I think it could be possible as well, we just don't know. I'm hoping for anything on Mars or some of the icy moons, but who knows when or if.
I think as the sun gets weaker and burns off its fuel, its heat no longer reaches planets that are further out, killing all possible life forms on it.
See, sort've a reverse thing actually happens as a star ages... the type of star we have actually gets larger as it ages, at least in stages. One day the sun will be a red giant, its surface temp will be somewhat cooler, but the sun's core will be hotter. It won't matter though because the sun will be so large at that point, the earth will either be close to or inside the circumference of the sun. Huge, but not as dense.
Maybe there's only a certain range of heat that a planet can/cannot take for it to have life on it. Planets are either too far from the range, or too short.
That's called a "habitable zone." It's the distance from a star that would allow a planetary body to sustain liquid water.
Idk if this has been proven or tested, but perhaps mercury and venus's core's are full of lava (and have proportionally more than earth), because they are so close to the sun. Perhaps all planets were once a sun . What I mean by a sun is that they were on fire (maybe just like the sun) because of our (current) sun was so powerful it just torched that shit up. Which could explain why the core of our planet is of molten lava, or whatever the fuck it is, it's on fire and its moving around.

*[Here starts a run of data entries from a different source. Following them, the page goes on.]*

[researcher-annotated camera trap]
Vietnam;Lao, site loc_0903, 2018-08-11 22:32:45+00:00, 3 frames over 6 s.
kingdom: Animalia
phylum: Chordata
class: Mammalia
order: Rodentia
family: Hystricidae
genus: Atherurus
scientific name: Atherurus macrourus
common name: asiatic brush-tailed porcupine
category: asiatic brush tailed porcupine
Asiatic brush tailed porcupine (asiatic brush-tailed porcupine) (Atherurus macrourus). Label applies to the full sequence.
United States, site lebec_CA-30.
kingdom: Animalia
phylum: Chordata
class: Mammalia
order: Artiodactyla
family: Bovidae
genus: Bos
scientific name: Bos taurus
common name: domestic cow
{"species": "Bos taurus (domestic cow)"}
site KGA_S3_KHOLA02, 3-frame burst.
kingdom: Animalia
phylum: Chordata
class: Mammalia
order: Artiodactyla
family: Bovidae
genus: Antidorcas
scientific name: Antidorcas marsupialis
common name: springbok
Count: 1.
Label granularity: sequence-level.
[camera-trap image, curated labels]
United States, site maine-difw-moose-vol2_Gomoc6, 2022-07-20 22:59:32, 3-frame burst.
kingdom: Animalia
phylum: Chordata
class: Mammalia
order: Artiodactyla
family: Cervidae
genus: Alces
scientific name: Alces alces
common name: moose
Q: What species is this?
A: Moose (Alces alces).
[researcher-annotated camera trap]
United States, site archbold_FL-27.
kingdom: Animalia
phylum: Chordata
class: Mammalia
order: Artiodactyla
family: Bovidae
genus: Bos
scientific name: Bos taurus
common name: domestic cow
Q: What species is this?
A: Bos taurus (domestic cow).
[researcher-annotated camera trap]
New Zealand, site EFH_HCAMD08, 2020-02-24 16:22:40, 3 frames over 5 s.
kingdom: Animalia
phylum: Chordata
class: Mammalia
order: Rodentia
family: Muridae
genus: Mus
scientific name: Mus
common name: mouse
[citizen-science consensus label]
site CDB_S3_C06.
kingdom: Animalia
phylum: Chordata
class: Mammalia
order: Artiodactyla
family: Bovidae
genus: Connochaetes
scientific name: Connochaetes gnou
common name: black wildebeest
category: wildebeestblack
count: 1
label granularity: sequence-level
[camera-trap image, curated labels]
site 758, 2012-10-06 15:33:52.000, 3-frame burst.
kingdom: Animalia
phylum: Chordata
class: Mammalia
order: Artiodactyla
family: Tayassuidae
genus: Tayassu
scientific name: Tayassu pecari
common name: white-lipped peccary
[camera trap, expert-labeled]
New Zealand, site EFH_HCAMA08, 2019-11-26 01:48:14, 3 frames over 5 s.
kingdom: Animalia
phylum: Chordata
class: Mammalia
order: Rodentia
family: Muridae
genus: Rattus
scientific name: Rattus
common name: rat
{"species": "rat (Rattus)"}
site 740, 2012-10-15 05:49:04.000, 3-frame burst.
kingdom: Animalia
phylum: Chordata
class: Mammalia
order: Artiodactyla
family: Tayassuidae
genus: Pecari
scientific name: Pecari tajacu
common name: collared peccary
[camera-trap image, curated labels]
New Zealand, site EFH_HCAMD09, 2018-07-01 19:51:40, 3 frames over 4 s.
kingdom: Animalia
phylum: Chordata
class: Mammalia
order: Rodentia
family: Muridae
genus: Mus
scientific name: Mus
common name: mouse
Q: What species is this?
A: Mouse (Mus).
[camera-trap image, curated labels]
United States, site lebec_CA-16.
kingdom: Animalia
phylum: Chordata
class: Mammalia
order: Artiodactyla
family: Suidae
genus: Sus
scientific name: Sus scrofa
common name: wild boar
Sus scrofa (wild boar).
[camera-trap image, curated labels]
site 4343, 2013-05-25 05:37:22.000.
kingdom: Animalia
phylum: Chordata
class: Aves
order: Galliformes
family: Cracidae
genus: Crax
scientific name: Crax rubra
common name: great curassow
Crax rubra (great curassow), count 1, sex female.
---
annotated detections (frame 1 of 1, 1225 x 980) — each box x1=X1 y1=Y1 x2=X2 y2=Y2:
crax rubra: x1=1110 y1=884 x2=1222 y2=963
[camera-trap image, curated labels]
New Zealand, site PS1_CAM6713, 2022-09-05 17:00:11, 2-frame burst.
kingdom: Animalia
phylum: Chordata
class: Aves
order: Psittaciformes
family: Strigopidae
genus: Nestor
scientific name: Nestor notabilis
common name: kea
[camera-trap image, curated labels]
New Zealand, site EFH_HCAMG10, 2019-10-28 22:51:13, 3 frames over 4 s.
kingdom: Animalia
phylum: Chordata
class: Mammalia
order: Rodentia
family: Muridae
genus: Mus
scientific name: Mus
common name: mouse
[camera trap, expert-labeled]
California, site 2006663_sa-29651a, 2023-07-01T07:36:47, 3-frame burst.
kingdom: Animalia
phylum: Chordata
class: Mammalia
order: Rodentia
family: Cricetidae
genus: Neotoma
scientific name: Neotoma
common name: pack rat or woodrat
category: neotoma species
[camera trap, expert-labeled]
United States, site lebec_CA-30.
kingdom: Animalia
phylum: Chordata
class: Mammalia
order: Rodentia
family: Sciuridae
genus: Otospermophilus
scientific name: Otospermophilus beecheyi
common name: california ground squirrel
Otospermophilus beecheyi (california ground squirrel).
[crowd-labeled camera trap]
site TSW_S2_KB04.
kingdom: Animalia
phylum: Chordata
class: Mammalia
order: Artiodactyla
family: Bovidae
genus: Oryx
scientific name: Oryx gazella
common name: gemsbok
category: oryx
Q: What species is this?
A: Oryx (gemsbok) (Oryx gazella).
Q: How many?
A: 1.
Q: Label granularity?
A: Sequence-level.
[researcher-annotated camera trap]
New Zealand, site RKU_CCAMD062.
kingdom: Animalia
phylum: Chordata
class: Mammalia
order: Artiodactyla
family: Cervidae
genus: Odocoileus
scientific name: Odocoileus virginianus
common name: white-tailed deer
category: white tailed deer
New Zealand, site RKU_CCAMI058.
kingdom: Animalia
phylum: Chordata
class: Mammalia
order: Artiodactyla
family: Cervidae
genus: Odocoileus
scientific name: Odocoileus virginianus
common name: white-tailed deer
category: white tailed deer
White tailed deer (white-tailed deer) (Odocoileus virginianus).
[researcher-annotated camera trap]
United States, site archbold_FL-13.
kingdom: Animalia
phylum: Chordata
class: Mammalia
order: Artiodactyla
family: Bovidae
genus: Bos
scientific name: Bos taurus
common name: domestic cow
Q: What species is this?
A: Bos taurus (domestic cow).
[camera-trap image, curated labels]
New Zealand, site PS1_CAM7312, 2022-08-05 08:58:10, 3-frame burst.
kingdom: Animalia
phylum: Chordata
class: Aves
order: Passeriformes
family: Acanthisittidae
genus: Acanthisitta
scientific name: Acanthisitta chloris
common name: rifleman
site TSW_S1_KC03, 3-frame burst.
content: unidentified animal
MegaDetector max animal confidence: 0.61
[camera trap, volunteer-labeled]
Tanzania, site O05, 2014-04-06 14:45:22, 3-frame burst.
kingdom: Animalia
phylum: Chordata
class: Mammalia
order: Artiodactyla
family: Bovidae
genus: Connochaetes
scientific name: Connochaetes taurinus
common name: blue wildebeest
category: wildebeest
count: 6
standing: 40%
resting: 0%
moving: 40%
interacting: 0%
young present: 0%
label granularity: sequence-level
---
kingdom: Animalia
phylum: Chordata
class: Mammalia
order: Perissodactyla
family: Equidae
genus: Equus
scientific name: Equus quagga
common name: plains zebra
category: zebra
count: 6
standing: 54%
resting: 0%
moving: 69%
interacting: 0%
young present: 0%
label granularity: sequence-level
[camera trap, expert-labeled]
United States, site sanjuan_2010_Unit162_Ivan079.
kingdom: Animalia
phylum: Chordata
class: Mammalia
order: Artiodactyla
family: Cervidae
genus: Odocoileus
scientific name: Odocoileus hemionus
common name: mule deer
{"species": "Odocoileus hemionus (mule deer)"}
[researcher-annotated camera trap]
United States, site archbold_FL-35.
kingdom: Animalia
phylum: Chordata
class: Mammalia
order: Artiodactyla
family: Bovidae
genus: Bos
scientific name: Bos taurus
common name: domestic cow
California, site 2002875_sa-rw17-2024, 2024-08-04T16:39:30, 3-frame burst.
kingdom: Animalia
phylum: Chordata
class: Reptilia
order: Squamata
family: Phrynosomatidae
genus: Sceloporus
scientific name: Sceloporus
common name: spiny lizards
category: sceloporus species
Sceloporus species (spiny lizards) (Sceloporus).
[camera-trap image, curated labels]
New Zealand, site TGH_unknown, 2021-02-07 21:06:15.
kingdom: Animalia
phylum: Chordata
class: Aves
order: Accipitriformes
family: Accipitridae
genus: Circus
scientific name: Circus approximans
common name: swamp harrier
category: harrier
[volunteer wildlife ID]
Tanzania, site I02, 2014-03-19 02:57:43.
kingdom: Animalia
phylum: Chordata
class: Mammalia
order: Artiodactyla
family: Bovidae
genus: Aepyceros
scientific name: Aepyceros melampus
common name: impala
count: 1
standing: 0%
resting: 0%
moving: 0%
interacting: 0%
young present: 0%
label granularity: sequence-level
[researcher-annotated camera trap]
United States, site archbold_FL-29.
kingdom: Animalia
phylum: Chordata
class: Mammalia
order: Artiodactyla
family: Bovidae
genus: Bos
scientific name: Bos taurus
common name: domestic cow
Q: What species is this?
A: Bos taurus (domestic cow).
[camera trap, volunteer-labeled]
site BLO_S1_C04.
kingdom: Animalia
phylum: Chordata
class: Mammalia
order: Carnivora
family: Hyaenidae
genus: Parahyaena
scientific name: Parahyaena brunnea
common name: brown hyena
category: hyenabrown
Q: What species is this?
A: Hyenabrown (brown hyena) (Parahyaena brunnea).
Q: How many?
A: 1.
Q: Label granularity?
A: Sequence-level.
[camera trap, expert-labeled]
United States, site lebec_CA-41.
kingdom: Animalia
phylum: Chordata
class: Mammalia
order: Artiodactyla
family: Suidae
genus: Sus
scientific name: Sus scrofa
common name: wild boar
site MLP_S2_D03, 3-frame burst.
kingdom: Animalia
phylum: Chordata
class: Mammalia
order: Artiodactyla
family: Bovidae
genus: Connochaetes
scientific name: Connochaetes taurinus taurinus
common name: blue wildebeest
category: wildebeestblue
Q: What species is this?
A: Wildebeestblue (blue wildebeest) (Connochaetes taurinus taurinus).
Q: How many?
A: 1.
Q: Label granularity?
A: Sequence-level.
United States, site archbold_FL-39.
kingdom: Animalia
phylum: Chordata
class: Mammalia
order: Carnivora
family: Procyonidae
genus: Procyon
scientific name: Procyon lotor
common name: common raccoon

Nearly all of the planets were on fire at some point, as they were molten chunks being smashed and heated when the sun had an accretion disc (nearly all of the particles in the solar system traveling around the sun much like particles spin around Saturn). The inner planets were molten rocks that eventually developed iron cores of varying density. Mercury probably barely has any iron core (and it's probably dead), and Mars has one too small to sustain the mass of an atmosphere like ours. Venus is pretty close, and probably could fall into a habitable zone if it weren't for the fucked up chemistry, superheated greenhouse effect, and inhuman pressure and heat on the ground because of the amount of shit in its atmosphere.
Once a planet stops receiving sufficient heat from the sun, the core will freeze up.
Externally, but internally, different processes keep planetary cores hot. At least for us.